In Kamleh v R [2005] HCA 2 (3 February 2005) the difficulty was one of distinguishing between whether hearsay evidence was relevant because of the fact it was said, and whether it was relevant to prove the truth of what it said. In the circumstances of the case, this issue was obiter, as it was not relied on by the appellant and in any event there was no miscarriage of justice because of the overall strength of the case against the appellant.
Nevertheless, the High Court was divided over whether the evidence in question was excluded by the rule against hearsay. Gleeson CJ and McHugh J held, applying Walton v R (1989) 166 CLR 283 (HCA), that the evidence was not hearsay and was admissible, whereas the other three Judges, Kirby, Hayne and Heydon JJ, in separate judgments, expressed difficulties in accepting that Walton was correctly decided.

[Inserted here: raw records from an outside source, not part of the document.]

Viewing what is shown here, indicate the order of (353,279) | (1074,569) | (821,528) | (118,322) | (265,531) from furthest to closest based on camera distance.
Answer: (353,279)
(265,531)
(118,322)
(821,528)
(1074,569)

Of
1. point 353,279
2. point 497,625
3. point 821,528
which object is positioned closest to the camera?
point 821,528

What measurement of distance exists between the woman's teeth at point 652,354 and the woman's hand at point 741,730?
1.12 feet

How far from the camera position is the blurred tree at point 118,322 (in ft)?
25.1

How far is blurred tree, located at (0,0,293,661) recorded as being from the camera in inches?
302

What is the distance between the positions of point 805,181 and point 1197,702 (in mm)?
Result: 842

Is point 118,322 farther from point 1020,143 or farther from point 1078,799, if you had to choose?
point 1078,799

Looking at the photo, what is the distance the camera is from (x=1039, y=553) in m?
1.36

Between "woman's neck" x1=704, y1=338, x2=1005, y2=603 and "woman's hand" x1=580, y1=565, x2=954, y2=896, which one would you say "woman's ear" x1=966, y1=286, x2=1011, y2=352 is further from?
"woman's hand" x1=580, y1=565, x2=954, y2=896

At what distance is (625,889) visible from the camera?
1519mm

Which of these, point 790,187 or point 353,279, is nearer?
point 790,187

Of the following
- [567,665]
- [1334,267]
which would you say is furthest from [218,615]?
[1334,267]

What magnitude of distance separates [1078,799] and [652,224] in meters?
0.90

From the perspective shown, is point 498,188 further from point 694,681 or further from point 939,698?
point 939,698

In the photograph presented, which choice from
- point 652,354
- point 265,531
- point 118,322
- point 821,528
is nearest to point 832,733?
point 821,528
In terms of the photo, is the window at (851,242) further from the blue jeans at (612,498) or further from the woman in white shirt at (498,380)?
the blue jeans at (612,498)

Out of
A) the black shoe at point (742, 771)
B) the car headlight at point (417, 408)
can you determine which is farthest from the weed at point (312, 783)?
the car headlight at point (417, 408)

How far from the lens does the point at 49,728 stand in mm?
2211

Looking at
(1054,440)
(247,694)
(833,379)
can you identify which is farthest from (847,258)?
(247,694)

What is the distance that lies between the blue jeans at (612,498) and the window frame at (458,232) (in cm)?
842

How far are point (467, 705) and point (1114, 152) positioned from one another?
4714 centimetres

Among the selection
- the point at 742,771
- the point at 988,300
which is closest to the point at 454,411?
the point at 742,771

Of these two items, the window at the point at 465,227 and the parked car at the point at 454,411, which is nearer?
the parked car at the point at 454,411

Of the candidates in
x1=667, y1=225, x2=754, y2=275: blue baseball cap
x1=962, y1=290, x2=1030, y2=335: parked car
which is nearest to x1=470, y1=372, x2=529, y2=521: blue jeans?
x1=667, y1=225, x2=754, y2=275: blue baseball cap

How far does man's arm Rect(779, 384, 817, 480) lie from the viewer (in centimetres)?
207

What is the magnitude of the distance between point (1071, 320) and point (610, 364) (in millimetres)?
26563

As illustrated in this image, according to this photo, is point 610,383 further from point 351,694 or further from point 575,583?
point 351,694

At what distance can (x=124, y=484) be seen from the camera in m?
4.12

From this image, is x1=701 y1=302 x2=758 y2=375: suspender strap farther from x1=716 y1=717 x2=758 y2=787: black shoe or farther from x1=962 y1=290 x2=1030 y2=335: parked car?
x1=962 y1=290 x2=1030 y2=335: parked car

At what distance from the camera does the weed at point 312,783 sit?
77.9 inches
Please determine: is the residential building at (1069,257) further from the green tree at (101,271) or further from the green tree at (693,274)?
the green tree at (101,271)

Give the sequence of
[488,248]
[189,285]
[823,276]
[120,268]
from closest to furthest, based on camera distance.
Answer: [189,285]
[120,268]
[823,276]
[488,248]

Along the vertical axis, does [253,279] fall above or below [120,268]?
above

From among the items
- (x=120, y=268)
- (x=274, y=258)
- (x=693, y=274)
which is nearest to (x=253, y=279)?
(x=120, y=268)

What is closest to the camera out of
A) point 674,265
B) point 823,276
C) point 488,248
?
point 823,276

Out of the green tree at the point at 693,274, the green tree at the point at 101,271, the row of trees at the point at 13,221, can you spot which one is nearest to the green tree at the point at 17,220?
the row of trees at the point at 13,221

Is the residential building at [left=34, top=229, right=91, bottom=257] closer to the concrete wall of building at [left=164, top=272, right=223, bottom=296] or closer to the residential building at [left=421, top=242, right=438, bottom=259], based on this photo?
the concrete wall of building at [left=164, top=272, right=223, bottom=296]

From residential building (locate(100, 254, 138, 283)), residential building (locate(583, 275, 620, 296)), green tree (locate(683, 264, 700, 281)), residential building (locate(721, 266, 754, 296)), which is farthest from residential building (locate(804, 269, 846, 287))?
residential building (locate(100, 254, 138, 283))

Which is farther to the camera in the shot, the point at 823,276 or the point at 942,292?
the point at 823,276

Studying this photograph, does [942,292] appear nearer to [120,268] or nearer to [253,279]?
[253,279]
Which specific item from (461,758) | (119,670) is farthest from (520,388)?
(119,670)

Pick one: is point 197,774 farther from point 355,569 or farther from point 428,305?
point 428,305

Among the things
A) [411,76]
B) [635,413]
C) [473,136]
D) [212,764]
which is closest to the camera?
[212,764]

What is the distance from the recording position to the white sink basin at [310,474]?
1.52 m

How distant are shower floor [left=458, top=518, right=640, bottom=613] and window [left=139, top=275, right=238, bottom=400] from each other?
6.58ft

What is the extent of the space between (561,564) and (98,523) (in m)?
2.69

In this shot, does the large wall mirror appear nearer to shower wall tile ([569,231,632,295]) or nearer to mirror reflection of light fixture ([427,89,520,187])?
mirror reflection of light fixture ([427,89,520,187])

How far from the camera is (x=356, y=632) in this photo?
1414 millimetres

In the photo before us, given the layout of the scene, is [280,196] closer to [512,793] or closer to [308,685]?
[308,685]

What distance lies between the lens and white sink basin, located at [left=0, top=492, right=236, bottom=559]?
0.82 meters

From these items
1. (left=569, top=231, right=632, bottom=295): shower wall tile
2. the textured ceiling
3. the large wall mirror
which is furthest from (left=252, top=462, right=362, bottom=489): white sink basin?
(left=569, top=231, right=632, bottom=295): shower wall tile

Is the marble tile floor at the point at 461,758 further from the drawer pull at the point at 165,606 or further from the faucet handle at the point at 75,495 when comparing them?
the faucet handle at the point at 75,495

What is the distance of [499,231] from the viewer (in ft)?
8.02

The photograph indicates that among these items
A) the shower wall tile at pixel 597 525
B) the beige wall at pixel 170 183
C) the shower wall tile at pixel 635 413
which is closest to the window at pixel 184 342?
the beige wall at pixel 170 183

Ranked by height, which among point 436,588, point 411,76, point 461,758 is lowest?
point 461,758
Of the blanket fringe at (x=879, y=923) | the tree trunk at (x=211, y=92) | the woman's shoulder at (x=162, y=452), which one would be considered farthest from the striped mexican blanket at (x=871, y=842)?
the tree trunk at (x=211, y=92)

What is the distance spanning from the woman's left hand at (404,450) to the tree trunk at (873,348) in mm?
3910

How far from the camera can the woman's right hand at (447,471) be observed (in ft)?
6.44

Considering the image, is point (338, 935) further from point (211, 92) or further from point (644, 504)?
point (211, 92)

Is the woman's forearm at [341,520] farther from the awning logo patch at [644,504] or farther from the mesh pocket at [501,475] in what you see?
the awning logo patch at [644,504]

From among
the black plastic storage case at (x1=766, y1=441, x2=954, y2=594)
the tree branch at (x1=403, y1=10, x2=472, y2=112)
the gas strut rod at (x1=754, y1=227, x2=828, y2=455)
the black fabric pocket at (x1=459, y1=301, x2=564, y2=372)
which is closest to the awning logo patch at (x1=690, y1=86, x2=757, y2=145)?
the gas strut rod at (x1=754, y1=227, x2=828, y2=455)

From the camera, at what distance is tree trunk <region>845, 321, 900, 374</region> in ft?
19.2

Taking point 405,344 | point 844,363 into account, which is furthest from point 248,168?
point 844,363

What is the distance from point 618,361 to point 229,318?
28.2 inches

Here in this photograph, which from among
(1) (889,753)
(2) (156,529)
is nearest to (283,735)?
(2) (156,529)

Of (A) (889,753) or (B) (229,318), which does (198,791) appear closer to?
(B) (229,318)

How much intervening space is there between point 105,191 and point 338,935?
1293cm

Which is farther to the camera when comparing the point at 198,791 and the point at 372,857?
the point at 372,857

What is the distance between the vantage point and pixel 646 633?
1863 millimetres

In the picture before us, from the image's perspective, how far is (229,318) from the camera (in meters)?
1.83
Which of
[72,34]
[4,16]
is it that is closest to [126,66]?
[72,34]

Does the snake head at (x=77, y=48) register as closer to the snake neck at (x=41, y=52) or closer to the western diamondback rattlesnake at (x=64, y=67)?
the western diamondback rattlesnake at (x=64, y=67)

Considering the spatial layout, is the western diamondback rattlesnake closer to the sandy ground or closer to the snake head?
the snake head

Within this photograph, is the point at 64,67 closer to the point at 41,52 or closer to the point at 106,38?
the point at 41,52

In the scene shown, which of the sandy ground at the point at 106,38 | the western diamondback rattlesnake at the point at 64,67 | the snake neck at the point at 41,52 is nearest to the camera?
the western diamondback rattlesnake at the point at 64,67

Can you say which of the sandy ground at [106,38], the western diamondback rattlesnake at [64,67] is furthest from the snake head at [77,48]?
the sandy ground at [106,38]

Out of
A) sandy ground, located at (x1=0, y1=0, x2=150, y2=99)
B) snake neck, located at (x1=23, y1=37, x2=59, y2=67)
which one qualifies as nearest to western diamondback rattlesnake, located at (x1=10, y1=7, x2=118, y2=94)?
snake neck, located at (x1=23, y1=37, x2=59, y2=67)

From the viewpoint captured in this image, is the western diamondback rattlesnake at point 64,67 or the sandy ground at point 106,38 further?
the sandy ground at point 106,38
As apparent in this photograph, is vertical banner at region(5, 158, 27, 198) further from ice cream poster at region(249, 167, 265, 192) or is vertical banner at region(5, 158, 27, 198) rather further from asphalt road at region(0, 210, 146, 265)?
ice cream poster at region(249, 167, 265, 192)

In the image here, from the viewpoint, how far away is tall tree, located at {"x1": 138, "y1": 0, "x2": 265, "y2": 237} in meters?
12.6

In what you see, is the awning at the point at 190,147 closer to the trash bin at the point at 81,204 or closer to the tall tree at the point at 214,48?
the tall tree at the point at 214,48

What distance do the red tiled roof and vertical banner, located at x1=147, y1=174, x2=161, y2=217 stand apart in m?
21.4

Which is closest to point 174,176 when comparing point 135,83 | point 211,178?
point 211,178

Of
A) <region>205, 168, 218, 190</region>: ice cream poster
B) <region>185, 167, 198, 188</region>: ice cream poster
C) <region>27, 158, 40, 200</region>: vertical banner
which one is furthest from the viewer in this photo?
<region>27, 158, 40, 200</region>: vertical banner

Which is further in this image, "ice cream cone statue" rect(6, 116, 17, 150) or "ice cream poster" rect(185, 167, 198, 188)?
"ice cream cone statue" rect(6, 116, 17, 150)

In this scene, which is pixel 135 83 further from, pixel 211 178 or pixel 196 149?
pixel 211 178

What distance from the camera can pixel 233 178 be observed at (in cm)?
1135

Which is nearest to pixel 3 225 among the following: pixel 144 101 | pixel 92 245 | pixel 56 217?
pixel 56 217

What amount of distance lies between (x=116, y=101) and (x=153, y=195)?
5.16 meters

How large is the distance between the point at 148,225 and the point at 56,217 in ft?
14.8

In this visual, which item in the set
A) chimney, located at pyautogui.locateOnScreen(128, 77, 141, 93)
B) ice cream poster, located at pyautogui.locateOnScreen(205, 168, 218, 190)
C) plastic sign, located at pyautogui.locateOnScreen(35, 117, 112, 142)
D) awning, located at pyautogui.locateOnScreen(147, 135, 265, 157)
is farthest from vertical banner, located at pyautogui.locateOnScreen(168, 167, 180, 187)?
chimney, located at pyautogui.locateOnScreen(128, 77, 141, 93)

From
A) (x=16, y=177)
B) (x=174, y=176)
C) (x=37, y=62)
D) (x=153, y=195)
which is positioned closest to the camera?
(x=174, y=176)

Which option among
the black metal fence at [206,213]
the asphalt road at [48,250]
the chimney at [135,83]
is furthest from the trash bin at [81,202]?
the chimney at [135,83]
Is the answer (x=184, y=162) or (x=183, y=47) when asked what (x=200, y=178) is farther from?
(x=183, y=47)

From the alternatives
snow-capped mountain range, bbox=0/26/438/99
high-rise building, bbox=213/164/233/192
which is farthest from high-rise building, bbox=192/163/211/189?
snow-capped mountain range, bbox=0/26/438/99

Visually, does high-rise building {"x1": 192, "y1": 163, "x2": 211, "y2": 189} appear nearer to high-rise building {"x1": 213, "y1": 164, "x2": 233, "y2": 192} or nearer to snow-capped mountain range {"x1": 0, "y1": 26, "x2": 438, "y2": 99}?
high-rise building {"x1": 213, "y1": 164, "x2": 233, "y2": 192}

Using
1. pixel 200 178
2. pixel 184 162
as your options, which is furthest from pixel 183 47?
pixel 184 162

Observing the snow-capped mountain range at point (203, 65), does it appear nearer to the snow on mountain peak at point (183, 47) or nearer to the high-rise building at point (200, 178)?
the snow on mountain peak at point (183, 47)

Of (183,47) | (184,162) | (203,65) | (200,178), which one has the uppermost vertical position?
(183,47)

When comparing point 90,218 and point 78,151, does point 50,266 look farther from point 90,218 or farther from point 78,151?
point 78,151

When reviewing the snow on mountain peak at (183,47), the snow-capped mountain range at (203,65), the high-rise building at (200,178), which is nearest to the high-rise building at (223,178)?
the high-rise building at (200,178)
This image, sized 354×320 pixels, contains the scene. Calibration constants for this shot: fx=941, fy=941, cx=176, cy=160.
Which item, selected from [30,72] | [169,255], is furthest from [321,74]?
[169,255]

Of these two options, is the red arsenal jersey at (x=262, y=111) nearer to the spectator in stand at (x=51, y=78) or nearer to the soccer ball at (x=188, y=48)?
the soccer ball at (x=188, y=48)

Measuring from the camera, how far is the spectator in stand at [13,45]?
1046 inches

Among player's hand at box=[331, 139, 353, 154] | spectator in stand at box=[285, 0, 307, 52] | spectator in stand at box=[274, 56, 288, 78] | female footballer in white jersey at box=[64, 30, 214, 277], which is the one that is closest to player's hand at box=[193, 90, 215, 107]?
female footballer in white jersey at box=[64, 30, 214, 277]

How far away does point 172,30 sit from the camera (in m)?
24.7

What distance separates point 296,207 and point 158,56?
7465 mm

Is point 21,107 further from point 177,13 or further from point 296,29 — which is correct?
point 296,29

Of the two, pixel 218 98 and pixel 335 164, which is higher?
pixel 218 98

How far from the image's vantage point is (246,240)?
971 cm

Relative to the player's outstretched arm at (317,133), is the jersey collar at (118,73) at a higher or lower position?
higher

The evidence at issue in Kamleh was adduced by the prosecution: it was a comment made by Mr Zappia (who had been tried separately for the same two homicides and who had been convicted of manslaughter in respect of each), who was not called as a witness at the appellant’s trial. In this comment he had told a prosecution witness, a few days before the killings, that he and the appellant were going to catch up with one of the victims because he owed them something or they had something to settle with him.
The fact in issue to which this comment was relevant was the fact that the appellant and Mr Zappia had been together at the time of the killings: it showed they knew each other and had a common interest concerning the victim. The appellant did not give evidence at trial but adduced alibi evidence which the prosecution alleged was false.
Applying Walton v R, Gleeson CJ and McHugh J held that the comment was not hearsay: what a person says about his intention is original evidence. The witness to whom Mr Zappia spoke was stating his intention and the report of this was a report of original evidence.
The obvious fragility of this reasoning troubled the other judges. Kirby J was concerned (para 27) at the "feat of mental gymnastics" that was involved; Hayne J pointed out (para 33) that the difficulty lay "in identifying why the fact that an out of court assertion was made is relevant to an issue in the case except for the purpose of demonstrating the truth of the content of the assertion." Heydon J noted (para 38) that the use of such evidence to prove the carrying out of the asserted intention was "highly controversial".
Kirby J thought (para 28) this problem was becoming esoteric because Walton was overtaken by the Uniform Evidence Acts (Cth), s 72. That section provides "The hearsay rule does not apply to evidence of a representation made by a person that was a contemporaneous representation about the person’s health, feelings, sensations, intention, knowledge or state of mind." With respect, this seems to preserve the Walton position, which is that they are not hearsay, they are original evidence.
What, then, if the comment in Kamleh is correctly categorised as hearsay? In New Zealand, the position is governed by the common law acceptance of hearsay evidence that is relevant, when the primary witness is unavailable, and when it has sufficient apparent reliability, either inherent or circumstantial, to justify its admission: R v Manase [2001] 2 NZLR 197, (2001) 18 CRNZ 378 (CA). Similarly, the Evidence Bill, s 18(1)(a), proposes that hearsay evidence should be admissible if, inter alia, there is reasonable assurance that it is reliable.
The judge would, in determining the admissibility of the hearsay statement, have to assess its reliability without knowing what evidence the defence would call on the point, unless at pre-trial application or at voir dire the defence wished to reveal that. This is not a great difficulty where the defence relies on alibi, as in Kamleh, because notice of the alibi evidence has to be given to the prosecution. But, in cases where it would not be tactically prudent for the defence to reveal its case prematurely, the judge’s assessment of the reliability of the prosecution’s hearsay evidence would not be fully informed.